However, the changes the Domain carrying value are based on near-term assumptions, the company said and the medium-to-long-term outlook remains unchanged.
On a statutory basis, this pushed Domain to a loss of $156.4 million in the six months ended December 30, compared with a $3.4 million in the year-earlier period. Revenue was up 65.4 per cent to $186.3 million.
When Domain was spun-off off, Fairfax kept 60 per cent of the company and the other 40 per cent was given to its shareholders. In December 2018, Fairfax was acquired by Nine, which included The Australian Financial Review.
Domain said it has seen its yield continue to grow in the first six weeks of the second half. The lower listings environment has remained, in what has a seasonally low period early in the calendar year.
“Our strategy is building a customer-centric Australian property marketplace. We are doing this by supercharging our existing listings business and growing and extending our ability to deliver a broader range of solutions directly to consumers,” Mr Pellegrino said.

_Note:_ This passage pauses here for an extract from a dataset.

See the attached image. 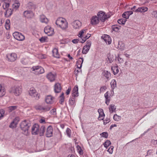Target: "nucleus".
Here are the masks:
<instances>
[{"instance_id":"1","label":"nucleus","mask_w":157,"mask_h":157,"mask_svg":"<svg viewBox=\"0 0 157 157\" xmlns=\"http://www.w3.org/2000/svg\"><path fill=\"white\" fill-rule=\"evenodd\" d=\"M20 126L23 133L26 136H28L29 134V130L31 126L29 121L26 120L23 121L21 122Z\"/></svg>"},{"instance_id":"2","label":"nucleus","mask_w":157,"mask_h":157,"mask_svg":"<svg viewBox=\"0 0 157 157\" xmlns=\"http://www.w3.org/2000/svg\"><path fill=\"white\" fill-rule=\"evenodd\" d=\"M56 24L63 30H65L68 28L67 22L65 19L62 17L58 18L56 21Z\"/></svg>"},{"instance_id":"3","label":"nucleus","mask_w":157,"mask_h":157,"mask_svg":"<svg viewBox=\"0 0 157 157\" xmlns=\"http://www.w3.org/2000/svg\"><path fill=\"white\" fill-rule=\"evenodd\" d=\"M9 92L10 93L14 94L16 96H18L22 93V86H14L9 90Z\"/></svg>"},{"instance_id":"4","label":"nucleus","mask_w":157,"mask_h":157,"mask_svg":"<svg viewBox=\"0 0 157 157\" xmlns=\"http://www.w3.org/2000/svg\"><path fill=\"white\" fill-rule=\"evenodd\" d=\"M34 108L37 111L45 112L49 111L51 109V107L49 105L37 104L34 106Z\"/></svg>"},{"instance_id":"5","label":"nucleus","mask_w":157,"mask_h":157,"mask_svg":"<svg viewBox=\"0 0 157 157\" xmlns=\"http://www.w3.org/2000/svg\"><path fill=\"white\" fill-rule=\"evenodd\" d=\"M31 70L35 75H39L43 73L44 72V68L40 66H34L31 68Z\"/></svg>"},{"instance_id":"6","label":"nucleus","mask_w":157,"mask_h":157,"mask_svg":"<svg viewBox=\"0 0 157 157\" xmlns=\"http://www.w3.org/2000/svg\"><path fill=\"white\" fill-rule=\"evenodd\" d=\"M85 30L82 29L79 32L78 34V36L80 37L82 41H80V42L82 43H84L86 40L88 39L90 36V34H87L86 35H84V33Z\"/></svg>"},{"instance_id":"7","label":"nucleus","mask_w":157,"mask_h":157,"mask_svg":"<svg viewBox=\"0 0 157 157\" xmlns=\"http://www.w3.org/2000/svg\"><path fill=\"white\" fill-rule=\"evenodd\" d=\"M29 94L32 98H34L36 100H38L39 98V94L34 88L32 87L30 88L29 91Z\"/></svg>"},{"instance_id":"8","label":"nucleus","mask_w":157,"mask_h":157,"mask_svg":"<svg viewBox=\"0 0 157 157\" xmlns=\"http://www.w3.org/2000/svg\"><path fill=\"white\" fill-rule=\"evenodd\" d=\"M79 59H81V60H79L77 62V64H78L77 66V69L75 68L74 71V73L77 76L78 75L79 73L81 72V70L80 69V68L82 67V64L83 61V59L82 58H80Z\"/></svg>"},{"instance_id":"9","label":"nucleus","mask_w":157,"mask_h":157,"mask_svg":"<svg viewBox=\"0 0 157 157\" xmlns=\"http://www.w3.org/2000/svg\"><path fill=\"white\" fill-rule=\"evenodd\" d=\"M13 36L16 39L19 41H23L25 39V36L21 33L18 32L14 33Z\"/></svg>"},{"instance_id":"10","label":"nucleus","mask_w":157,"mask_h":157,"mask_svg":"<svg viewBox=\"0 0 157 157\" xmlns=\"http://www.w3.org/2000/svg\"><path fill=\"white\" fill-rule=\"evenodd\" d=\"M91 41L89 40H88L86 42V44L85 45L83 48L82 53L83 54H86L88 52L91 45Z\"/></svg>"},{"instance_id":"11","label":"nucleus","mask_w":157,"mask_h":157,"mask_svg":"<svg viewBox=\"0 0 157 157\" xmlns=\"http://www.w3.org/2000/svg\"><path fill=\"white\" fill-rule=\"evenodd\" d=\"M6 57L8 61L12 62L15 61L17 58V54L14 53L8 54L6 55Z\"/></svg>"},{"instance_id":"12","label":"nucleus","mask_w":157,"mask_h":157,"mask_svg":"<svg viewBox=\"0 0 157 157\" xmlns=\"http://www.w3.org/2000/svg\"><path fill=\"white\" fill-rule=\"evenodd\" d=\"M46 77L50 82H53L56 79V74L55 73L50 72L47 74Z\"/></svg>"},{"instance_id":"13","label":"nucleus","mask_w":157,"mask_h":157,"mask_svg":"<svg viewBox=\"0 0 157 157\" xmlns=\"http://www.w3.org/2000/svg\"><path fill=\"white\" fill-rule=\"evenodd\" d=\"M44 32L48 36H52L54 33L53 29L49 26L44 28Z\"/></svg>"},{"instance_id":"14","label":"nucleus","mask_w":157,"mask_h":157,"mask_svg":"<svg viewBox=\"0 0 157 157\" xmlns=\"http://www.w3.org/2000/svg\"><path fill=\"white\" fill-rule=\"evenodd\" d=\"M111 76V73L106 70H104L102 72L101 74V77L105 79L109 80L110 79Z\"/></svg>"},{"instance_id":"15","label":"nucleus","mask_w":157,"mask_h":157,"mask_svg":"<svg viewBox=\"0 0 157 157\" xmlns=\"http://www.w3.org/2000/svg\"><path fill=\"white\" fill-rule=\"evenodd\" d=\"M98 18L99 20L102 22H104L107 18V16L105 13L102 11H100L97 14Z\"/></svg>"},{"instance_id":"16","label":"nucleus","mask_w":157,"mask_h":157,"mask_svg":"<svg viewBox=\"0 0 157 157\" xmlns=\"http://www.w3.org/2000/svg\"><path fill=\"white\" fill-rule=\"evenodd\" d=\"M73 27L75 29H78L81 26L82 23L78 20L74 21L71 23Z\"/></svg>"},{"instance_id":"17","label":"nucleus","mask_w":157,"mask_h":157,"mask_svg":"<svg viewBox=\"0 0 157 157\" xmlns=\"http://www.w3.org/2000/svg\"><path fill=\"white\" fill-rule=\"evenodd\" d=\"M40 128L38 124H35L32 128V133L33 135H36L39 132Z\"/></svg>"},{"instance_id":"18","label":"nucleus","mask_w":157,"mask_h":157,"mask_svg":"<svg viewBox=\"0 0 157 157\" xmlns=\"http://www.w3.org/2000/svg\"><path fill=\"white\" fill-rule=\"evenodd\" d=\"M34 14L32 11L26 10L23 13L24 16L27 18H31L33 17Z\"/></svg>"},{"instance_id":"19","label":"nucleus","mask_w":157,"mask_h":157,"mask_svg":"<svg viewBox=\"0 0 157 157\" xmlns=\"http://www.w3.org/2000/svg\"><path fill=\"white\" fill-rule=\"evenodd\" d=\"M54 97L51 95H48L45 98V101L47 104H52L54 102Z\"/></svg>"},{"instance_id":"20","label":"nucleus","mask_w":157,"mask_h":157,"mask_svg":"<svg viewBox=\"0 0 157 157\" xmlns=\"http://www.w3.org/2000/svg\"><path fill=\"white\" fill-rule=\"evenodd\" d=\"M111 86V92L112 94V96L114 94V89L117 87V82L115 79H112L110 83Z\"/></svg>"},{"instance_id":"21","label":"nucleus","mask_w":157,"mask_h":157,"mask_svg":"<svg viewBox=\"0 0 157 157\" xmlns=\"http://www.w3.org/2000/svg\"><path fill=\"white\" fill-rule=\"evenodd\" d=\"M19 121V118L18 117L15 118L14 119L13 121L10 123L9 125V127L12 128L16 127Z\"/></svg>"},{"instance_id":"22","label":"nucleus","mask_w":157,"mask_h":157,"mask_svg":"<svg viewBox=\"0 0 157 157\" xmlns=\"http://www.w3.org/2000/svg\"><path fill=\"white\" fill-rule=\"evenodd\" d=\"M53 134V128L51 126H49L47 129L46 133V136L47 137H50Z\"/></svg>"},{"instance_id":"23","label":"nucleus","mask_w":157,"mask_h":157,"mask_svg":"<svg viewBox=\"0 0 157 157\" xmlns=\"http://www.w3.org/2000/svg\"><path fill=\"white\" fill-rule=\"evenodd\" d=\"M98 112L99 113L98 119L99 120H103L105 116L103 109H99L98 110Z\"/></svg>"},{"instance_id":"24","label":"nucleus","mask_w":157,"mask_h":157,"mask_svg":"<svg viewBox=\"0 0 157 157\" xmlns=\"http://www.w3.org/2000/svg\"><path fill=\"white\" fill-rule=\"evenodd\" d=\"M99 20L96 16H93L91 19V23L93 25H96L99 22Z\"/></svg>"},{"instance_id":"25","label":"nucleus","mask_w":157,"mask_h":157,"mask_svg":"<svg viewBox=\"0 0 157 157\" xmlns=\"http://www.w3.org/2000/svg\"><path fill=\"white\" fill-rule=\"evenodd\" d=\"M72 96L74 98L78 96V87L77 86H75L74 87L72 91Z\"/></svg>"},{"instance_id":"26","label":"nucleus","mask_w":157,"mask_h":157,"mask_svg":"<svg viewBox=\"0 0 157 157\" xmlns=\"http://www.w3.org/2000/svg\"><path fill=\"white\" fill-rule=\"evenodd\" d=\"M20 4L18 0H14L13 3L12 5L13 10H17L19 7Z\"/></svg>"},{"instance_id":"27","label":"nucleus","mask_w":157,"mask_h":157,"mask_svg":"<svg viewBox=\"0 0 157 157\" xmlns=\"http://www.w3.org/2000/svg\"><path fill=\"white\" fill-rule=\"evenodd\" d=\"M54 91L56 93H59L61 90L60 84L59 83H57L54 85Z\"/></svg>"},{"instance_id":"28","label":"nucleus","mask_w":157,"mask_h":157,"mask_svg":"<svg viewBox=\"0 0 157 157\" xmlns=\"http://www.w3.org/2000/svg\"><path fill=\"white\" fill-rule=\"evenodd\" d=\"M6 93V90L5 87L0 84V97L4 96Z\"/></svg>"},{"instance_id":"29","label":"nucleus","mask_w":157,"mask_h":157,"mask_svg":"<svg viewBox=\"0 0 157 157\" xmlns=\"http://www.w3.org/2000/svg\"><path fill=\"white\" fill-rule=\"evenodd\" d=\"M108 92L107 91L104 94V96L105 98V102L107 105H108L110 100V96L108 95Z\"/></svg>"},{"instance_id":"30","label":"nucleus","mask_w":157,"mask_h":157,"mask_svg":"<svg viewBox=\"0 0 157 157\" xmlns=\"http://www.w3.org/2000/svg\"><path fill=\"white\" fill-rule=\"evenodd\" d=\"M148 8L146 7H142L138 8L136 9L135 11L136 12H140L141 13L145 12L147 11Z\"/></svg>"},{"instance_id":"31","label":"nucleus","mask_w":157,"mask_h":157,"mask_svg":"<svg viewBox=\"0 0 157 157\" xmlns=\"http://www.w3.org/2000/svg\"><path fill=\"white\" fill-rule=\"evenodd\" d=\"M103 39L106 44H109L111 43V40L110 36L109 35H106L104 36Z\"/></svg>"},{"instance_id":"32","label":"nucleus","mask_w":157,"mask_h":157,"mask_svg":"<svg viewBox=\"0 0 157 157\" xmlns=\"http://www.w3.org/2000/svg\"><path fill=\"white\" fill-rule=\"evenodd\" d=\"M117 48L121 51L124 50L125 48L124 44L122 42H119L117 46Z\"/></svg>"},{"instance_id":"33","label":"nucleus","mask_w":157,"mask_h":157,"mask_svg":"<svg viewBox=\"0 0 157 157\" xmlns=\"http://www.w3.org/2000/svg\"><path fill=\"white\" fill-rule=\"evenodd\" d=\"M13 10L11 9H8L6 10V12L5 13V16L7 17H10L13 13Z\"/></svg>"},{"instance_id":"34","label":"nucleus","mask_w":157,"mask_h":157,"mask_svg":"<svg viewBox=\"0 0 157 157\" xmlns=\"http://www.w3.org/2000/svg\"><path fill=\"white\" fill-rule=\"evenodd\" d=\"M10 0H8V2H7L5 0L2 5L3 8L4 10H6L8 9V8L10 6Z\"/></svg>"},{"instance_id":"35","label":"nucleus","mask_w":157,"mask_h":157,"mask_svg":"<svg viewBox=\"0 0 157 157\" xmlns=\"http://www.w3.org/2000/svg\"><path fill=\"white\" fill-rule=\"evenodd\" d=\"M53 56L56 58H59V55L57 49L55 48L52 51Z\"/></svg>"},{"instance_id":"36","label":"nucleus","mask_w":157,"mask_h":157,"mask_svg":"<svg viewBox=\"0 0 157 157\" xmlns=\"http://www.w3.org/2000/svg\"><path fill=\"white\" fill-rule=\"evenodd\" d=\"M17 106L16 105L11 106L7 108V110L9 113L14 112L15 110L17 109Z\"/></svg>"},{"instance_id":"37","label":"nucleus","mask_w":157,"mask_h":157,"mask_svg":"<svg viewBox=\"0 0 157 157\" xmlns=\"http://www.w3.org/2000/svg\"><path fill=\"white\" fill-rule=\"evenodd\" d=\"M109 109L110 113H112L115 111L116 107L114 104H112L109 105Z\"/></svg>"},{"instance_id":"38","label":"nucleus","mask_w":157,"mask_h":157,"mask_svg":"<svg viewBox=\"0 0 157 157\" xmlns=\"http://www.w3.org/2000/svg\"><path fill=\"white\" fill-rule=\"evenodd\" d=\"M40 20L41 22L46 24L47 23L48 21V19L44 15L40 16Z\"/></svg>"},{"instance_id":"39","label":"nucleus","mask_w":157,"mask_h":157,"mask_svg":"<svg viewBox=\"0 0 157 157\" xmlns=\"http://www.w3.org/2000/svg\"><path fill=\"white\" fill-rule=\"evenodd\" d=\"M111 69L114 75L117 74L119 71V70L117 65L112 67Z\"/></svg>"},{"instance_id":"40","label":"nucleus","mask_w":157,"mask_h":157,"mask_svg":"<svg viewBox=\"0 0 157 157\" xmlns=\"http://www.w3.org/2000/svg\"><path fill=\"white\" fill-rule=\"evenodd\" d=\"M27 7L31 9H35L36 8L35 4L32 2H29L28 3Z\"/></svg>"},{"instance_id":"41","label":"nucleus","mask_w":157,"mask_h":157,"mask_svg":"<svg viewBox=\"0 0 157 157\" xmlns=\"http://www.w3.org/2000/svg\"><path fill=\"white\" fill-rule=\"evenodd\" d=\"M10 21L9 19H7L6 21L5 26L7 30H9L10 29Z\"/></svg>"},{"instance_id":"42","label":"nucleus","mask_w":157,"mask_h":157,"mask_svg":"<svg viewBox=\"0 0 157 157\" xmlns=\"http://www.w3.org/2000/svg\"><path fill=\"white\" fill-rule=\"evenodd\" d=\"M69 104L71 106L75 105V98H70L69 100Z\"/></svg>"},{"instance_id":"43","label":"nucleus","mask_w":157,"mask_h":157,"mask_svg":"<svg viewBox=\"0 0 157 157\" xmlns=\"http://www.w3.org/2000/svg\"><path fill=\"white\" fill-rule=\"evenodd\" d=\"M29 61V59L28 58H23L21 60L22 63L24 65H26L28 63Z\"/></svg>"},{"instance_id":"44","label":"nucleus","mask_w":157,"mask_h":157,"mask_svg":"<svg viewBox=\"0 0 157 157\" xmlns=\"http://www.w3.org/2000/svg\"><path fill=\"white\" fill-rule=\"evenodd\" d=\"M121 27L120 26L117 25H113L112 26V29L115 31L118 32Z\"/></svg>"},{"instance_id":"45","label":"nucleus","mask_w":157,"mask_h":157,"mask_svg":"<svg viewBox=\"0 0 157 157\" xmlns=\"http://www.w3.org/2000/svg\"><path fill=\"white\" fill-rule=\"evenodd\" d=\"M45 129V127L43 125L41 126L40 128V130L39 131L40 135V136H42L44 132Z\"/></svg>"},{"instance_id":"46","label":"nucleus","mask_w":157,"mask_h":157,"mask_svg":"<svg viewBox=\"0 0 157 157\" xmlns=\"http://www.w3.org/2000/svg\"><path fill=\"white\" fill-rule=\"evenodd\" d=\"M126 20V19H120L118 20L117 22L120 24L124 25Z\"/></svg>"},{"instance_id":"47","label":"nucleus","mask_w":157,"mask_h":157,"mask_svg":"<svg viewBox=\"0 0 157 157\" xmlns=\"http://www.w3.org/2000/svg\"><path fill=\"white\" fill-rule=\"evenodd\" d=\"M113 118L115 121H118L121 120V117L117 115V114H115L113 116Z\"/></svg>"},{"instance_id":"48","label":"nucleus","mask_w":157,"mask_h":157,"mask_svg":"<svg viewBox=\"0 0 157 157\" xmlns=\"http://www.w3.org/2000/svg\"><path fill=\"white\" fill-rule=\"evenodd\" d=\"M39 40L41 43L47 42L48 41V37L46 36H43Z\"/></svg>"},{"instance_id":"49","label":"nucleus","mask_w":157,"mask_h":157,"mask_svg":"<svg viewBox=\"0 0 157 157\" xmlns=\"http://www.w3.org/2000/svg\"><path fill=\"white\" fill-rule=\"evenodd\" d=\"M111 143L110 141L107 140L104 143V145L105 147L106 148H107L111 144Z\"/></svg>"},{"instance_id":"50","label":"nucleus","mask_w":157,"mask_h":157,"mask_svg":"<svg viewBox=\"0 0 157 157\" xmlns=\"http://www.w3.org/2000/svg\"><path fill=\"white\" fill-rule=\"evenodd\" d=\"M5 114V111L3 109L0 110V120L4 117Z\"/></svg>"},{"instance_id":"51","label":"nucleus","mask_w":157,"mask_h":157,"mask_svg":"<svg viewBox=\"0 0 157 157\" xmlns=\"http://www.w3.org/2000/svg\"><path fill=\"white\" fill-rule=\"evenodd\" d=\"M128 12H124L122 15V16L124 18L126 19H128L129 16L128 14Z\"/></svg>"},{"instance_id":"52","label":"nucleus","mask_w":157,"mask_h":157,"mask_svg":"<svg viewBox=\"0 0 157 157\" xmlns=\"http://www.w3.org/2000/svg\"><path fill=\"white\" fill-rule=\"evenodd\" d=\"M66 132L67 136L69 137H70L71 133V129L69 128H67L66 130Z\"/></svg>"},{"instance_id":"53","label":"nucleus","mask_w":157,"mask_h":157,"mask_svg":"<svg viewBox=\"0 0 157 157\" xmlns=\"http://www.w3.org/2000/svg\"><path fill=\"white\" fill-rule=\"evenodd\" d=\"M100 135L101 136L105 138H107L108 136V133L107 132H102L100 134Z\"/></svg>"},{"instance_id":"54","label":"nucleus","mask_w":157,"mask_h":157,"mask_svg":"<svg viewBox=\"0 0 157 157\" xmlns=\"http://www.w3.org/2000/svg\"><path fill=\"white\" fill-rule=\"evenodd\" d=\"M107 87L105 86H101L100 89V93L104 92L106 89Z\"/></svg>"},{"instance_id":"55","label":"nucleus","mask_w":157,"mask_h":157,"mask_svg":"<svg viewBox=\"0 0 157 157\" xmlns=\"http://www.w3.org/2000/svg\"><path fill=\"white\" fill-rule=\"evenodd\" d=\"M50 113L51 114L53 115H56V110L55 109H53L51 110L50 112Z\"/></svg>"},{"instance_id":"56","label":"nucleus","mask_w":157,"mask_h":157,"mask_svg":"<svg viewBox=\"0 0 157 157\" xmlns=\"http://www.w3.org/2000/svg\"><path fill=\"white\" fill-rule=\"evenodd\" d=\"M113 147L111 146L110 148L107 150V151H108L110 154H112L113 151Z\"/></svg>"},{"instance_id":"57","label":"nucleus","mask_w":157,"mask_h":157,"mask_svg":"<svg viewBox=\"0 0 157 157\" xmlns=\"http://www.w3.org/2000/svg\"><path fill=\"white\" fill-rule=\"evenodd\" d=\"M80 41H82L81 39H75L72 40V42L74 44H77L78 42H80Z\"/></svg>"},{"instance_id":"58","label":"nucleus","mask_w":157,"mask_h":157,"mask_svg":"<svg viewBox=\"0 0 157 157\" xmlns=\"http://www.w3.org/2000/svg\"><path fill=\"white\" fill-rule=\"evenodd\" d=\"M152 16L155 17L157 18V11H154L151 13Z\"/></svg>"},{"instance_id":"59","label":"nucleus","mask_w":157,"mask_h":157,"mask_svg":"<svg viewBox=\"0 0 157 157\" xmlns=\"http://www.w3.org/2000/svg\"><path fill=\"white\" fill-rule=\"evenodd\" d=\"M108 60H107V62H109L110 63H112L113 60V59L112 58H111V57L108 56Z\"/></svg>"},{"instance_id":"60","label":"nucleus","mask_w":157,"mask_h":157,"mask_svg":"<svg viewBox=\"0 0 157 157\" xmlns=\"http://www.w3.org/2000/svg\"><path fill=\"white\" fill-rule=\"evenodd\" d=\"M110 121V119L109 118H106L104 121V124L105 125Z\"/></svg>"},{"instance_id":"61","label":"nucleus","mask_w":157,"mask_h":157,"mask_svg":"<svg viewBox=\"0 0 157 157\" xmlns=\"http://www.w3.org/2000/svg\"><path fill=\"white\" fill-rule=\"evenodd\" d=\"M153 153V150H149L147 152V156L150 155H151Z\"/></svg>"},{"instance_id":"62","label":"nucleus","mask_w":157,"mask_h":157,"mask_svg":"<svg viewBox=\"0 0 157 157\" xmlns=\"http://www.w3.org/2000/svg\"><path fill=\"white\" fill-rule=\"evenodd\" d=\"M118 60L119 63H122L124 62L123 59L122 58L120 57L119 56H118Z\"/></svg>"},{"instance_id":"63","label":"nucleus","mask_w":157,"mask_h":157,"mask_svg":"<svg viewBox=\"0 0 157 157\" xmlns=\"http://www.w3.org/2000/svg\"><path fill=\"white\" fill-rule=\"evenodd\" d=\"M151 143L154 145L156 146L157 145V140H152L151 141Z\"/></svg>"},{"instance_id":"64","label":"nucleus","mask_w":157,"mask_h":157,"mask_svg":"<svg viewBox=\"0 0 157 157\" xmlns=\"http://www.w3.org/2000/svg\"><path fill=\"white\" fill-rule=\"evenodd\" d=\"M64 100V98H60V99L59 100L60 103L62 104Z\"/></svg>"}]
</instances>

Total revenue rose to $186.32 million from the year-earlier $112.66 million, the company said in a statement to the Australian stock exchange. Revenue in Domain’s residential business climbed 8.6 per cent in the first half to $93.6 million despite lower listings because of increased depth, or sale of premium products to real estate agents.
First-half revenue in the media, developers and commercial segment fell 10.1 per cent to $25.8 million, compared with the year-earlier period. Commercial revenue rose 20 per cent, but weak developer performance in NSW and lower display advertising advertising revenue offset that growth.
Agent services revenue for products such as data, research, customer relationship management platforms, was up 15 per cent to $15.8 million.
Consumer solutions revenue, from products such as Domain Loan Finder, Domain Insure and Compare & Connect, jumped 33.9 per cent to $14.9 million.
Print revenue, impacted by the listings environment, dropped 23.6 per cent to $32.8 million in the first half.